Сдерживая подступившую тошноту, я пояснил, что в королевской колонии Виргинии государственная церковь, в Массачусетсе же, в Плимуте и других поселениях севера свободные религиозные общины единоверцев-Пуритан.

Бланкет вынул лист бумаги, призвал всех ко вниманию. Грозным, давящим на мозг голосом древнего иудея он прочитал:

— "Постановление общины Иисуса Христа — да святится имя его! Первое. Никому: ни католикам, ни пресвитерам, ни магометанам, ни лицам, принадлежащим к какой-либо иной церкви, или секте, или ереси, — не разрешается пребывать там, где поселится наша община, под страхом… "

— Не согласна! — запальчиво перебила чтеца Катарина. — Опомнись, брат Томас! Ты бежал от гонений, теперь сам хочешь стать гонителем инакомыслящих? Вообще я нахожу, что лютеране давно уже застряли на своем Лютере, кальвинисты — на Кальвине, пора идти дальше!

Том Бланкет помрачнел.

— Куда же, сестра Гэмидж?
— Искать новых истин.
— Но свет уже открыт нам, сестра, божьим изволением.
— Еще не известно, что божеское, а что человеческое.

Тут на нее накинулись и проповедник, и Блэнд, забрасывая ее древнееврейскими текстами, все же прочие разумно помалкивали: в такую погоду матрас и подушка поважней высших истин. Вдруг мастер Генри — до этого он весело болтал с Пенруддоком — зашевелился и подал голос.

— Добрые люди, п-простите меня, но все вы заблуждаетесь, п-право, заблуждаетесь!

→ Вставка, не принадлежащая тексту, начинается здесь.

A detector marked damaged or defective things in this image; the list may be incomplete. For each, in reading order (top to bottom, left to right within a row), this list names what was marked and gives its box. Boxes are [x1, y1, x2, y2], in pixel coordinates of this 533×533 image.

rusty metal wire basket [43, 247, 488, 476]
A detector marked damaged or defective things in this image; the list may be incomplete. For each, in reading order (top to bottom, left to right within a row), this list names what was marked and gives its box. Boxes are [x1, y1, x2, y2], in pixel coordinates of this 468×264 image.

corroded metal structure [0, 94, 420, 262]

Присутствующие оторопели. Молчал-молчал мальчишка, да вдруг, как Валаамова ослица, взял и заговорил.

— Маленький п-пример, — взволнованно сказал он, и все почувствовали в нем ту странную смесь университетской развязности с мальчишеской неуверенностью в себе и жаждой о себе заявить, из чего он и состоял. — Вот вы, Пуритане, сеете рожь — так? И он, еврей или, допустим, магометанин, посеял этот полезный злак. И у вас он взойдет, и у них. Так не один ли ч-черт, простите меня, какие молитвы вы все при этом бормотали?

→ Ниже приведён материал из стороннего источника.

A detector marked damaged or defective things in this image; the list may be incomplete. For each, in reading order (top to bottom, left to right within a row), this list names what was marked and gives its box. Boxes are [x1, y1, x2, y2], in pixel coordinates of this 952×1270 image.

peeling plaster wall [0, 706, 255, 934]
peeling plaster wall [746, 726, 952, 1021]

Такой возмутительной профанации в вопросах веры не выдержали наши пилигримы. Один за другим они покинули свои места и удалились; остались Катарина, Генри, секретарь собрания Бэк и я.

— Н-не понимаю, — ошеломленно тянул мастер Генри. — Ч-чего они все всполошились?

Бэк, хохоча до изнеможения, повалился под стол. Катарина, топнув ногой, сердито прикрикнула:

— Прекрати свои шутки, сэр, да потрудись умыться: что у тебя за клякса на носу? — Потом она накинулась на меня: — Вы тоже хороши! Ведете собрание, а гримасничаете, как обезьяна. Откуда у вас эти бесовские ужимки, Джойс?

— Извините меня, мистрис Гэмидж, — смиренно сказал я, — мое гримасничанье — всего-навсего отражение давней боли, которую причинил мне палач, когда отсек мое левое ухо. И каждый раз, когда я сталкиваюсь с невежеством или жестокостью…

Она схватила меня за плечи.

— Что с вами, Джойс? Боже, он белее полотна, ему дурно… Бэк, воды!

Глава V

Океан так прекрасен!
Он величествен, необъятен, суров, он такой…
А сказать честно, так это просто масса бесноватой воды,
переплыв которую надо долго оправляться от потрясения.
Изречения Питера Джойса

До споров ли тут, до заговоров ли? Двое суток с того дня нас трясло и мотало в Атлантике, как горошину в детской погремушке, сбило с курса и снесло к югу градусов на пять. Не стало ни дня, ни ночи — сплошной мрак, хлещущие во все люки водопады, толчки и швырки, истерично мычащий скот, треск дерева, неласковые прикосновения мокрых и холодных предметов и потушенный в камбузе огонь. Питались сухарями. Только на третьи сутки шторма мы услышали какую-то усталость, что ли, в звериных воплях ветра. Хватаясь за что попало, мы с Бобом ле Мерсером пробирались по верхней палубе к помпам, чтобы сменить работавших без отдыха матросов. В это время налетел "девятый вал" — нас подбросило, завертело, потом понесло к фок-мачте, к грот-мачте и наконец загнало под шлюпку, на ее ростры.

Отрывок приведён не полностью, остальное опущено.